Incantation (For a Sea Change)

by Jamie Baty

The earth beneath my feet is speaking,
Calling to me in a language I no longer remember.

The earth that whispers at my feet,
Whose wrinkles form roots and concrete cracks and
Whose curled-up weeping spills in steady sewers of grief.

This earth beneath my garden that squeezes ever newer
Ever brighter miracles
Out through its pores,
That presses cold against my feet in early spring,
And breathes out wild chervil clouds in summer.

That earth, fevered brow pressing out the moulds of the hills,
Sickness slipping through your trepanned skull.
That earth, whose trembling arms are the sea and whose hollow chest
Is the sky in which we rattle like dry beads.

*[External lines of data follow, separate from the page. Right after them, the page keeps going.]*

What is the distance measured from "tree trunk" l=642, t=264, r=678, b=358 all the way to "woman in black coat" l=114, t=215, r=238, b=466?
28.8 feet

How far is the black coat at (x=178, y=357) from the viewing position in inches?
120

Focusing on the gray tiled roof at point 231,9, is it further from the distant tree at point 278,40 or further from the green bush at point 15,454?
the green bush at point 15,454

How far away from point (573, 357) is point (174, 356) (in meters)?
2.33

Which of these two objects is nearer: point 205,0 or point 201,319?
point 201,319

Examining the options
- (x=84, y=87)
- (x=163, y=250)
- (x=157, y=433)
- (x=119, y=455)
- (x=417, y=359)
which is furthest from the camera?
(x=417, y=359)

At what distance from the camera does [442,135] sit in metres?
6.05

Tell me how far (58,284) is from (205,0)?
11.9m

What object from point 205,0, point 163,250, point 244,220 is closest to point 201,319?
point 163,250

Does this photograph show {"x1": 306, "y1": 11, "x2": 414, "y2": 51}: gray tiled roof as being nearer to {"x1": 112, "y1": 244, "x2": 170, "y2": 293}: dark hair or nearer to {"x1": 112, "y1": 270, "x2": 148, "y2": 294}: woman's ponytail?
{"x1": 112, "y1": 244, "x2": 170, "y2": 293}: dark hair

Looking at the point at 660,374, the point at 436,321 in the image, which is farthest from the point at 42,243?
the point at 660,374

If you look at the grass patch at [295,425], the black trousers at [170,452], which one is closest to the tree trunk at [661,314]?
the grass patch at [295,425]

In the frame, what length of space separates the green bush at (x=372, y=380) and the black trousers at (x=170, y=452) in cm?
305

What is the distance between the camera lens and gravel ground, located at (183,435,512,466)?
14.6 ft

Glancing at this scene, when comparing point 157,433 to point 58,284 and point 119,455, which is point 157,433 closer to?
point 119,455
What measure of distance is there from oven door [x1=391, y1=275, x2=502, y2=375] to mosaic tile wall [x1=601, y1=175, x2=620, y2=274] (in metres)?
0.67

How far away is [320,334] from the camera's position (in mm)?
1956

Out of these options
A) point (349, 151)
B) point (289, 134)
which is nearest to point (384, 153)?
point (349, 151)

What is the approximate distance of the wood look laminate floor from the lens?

That earth that whispers at my feet –

And moss presses up through the cracks like tongues,
              everywhere its fine fur is pouring up to cover
              cars bicycles balconies swimming pools around our legs
              and all our sounds are muffled by the breathing green
              that goes on rising well above our mouths and slows
              slows our bodies until blood moves thick as sap
              and planes hang there suspended

we have paused

and like a word unsaid we feel the moss restoring

knitting water into ice

stretching roots from lumber

and dyeing leaves a deeper green

until the first snow shows through the moss
and the first branches, the hairs of the first head

until a pulse returns, as before but slower
and a spot of green on a fallen tree

conducts each rising breath.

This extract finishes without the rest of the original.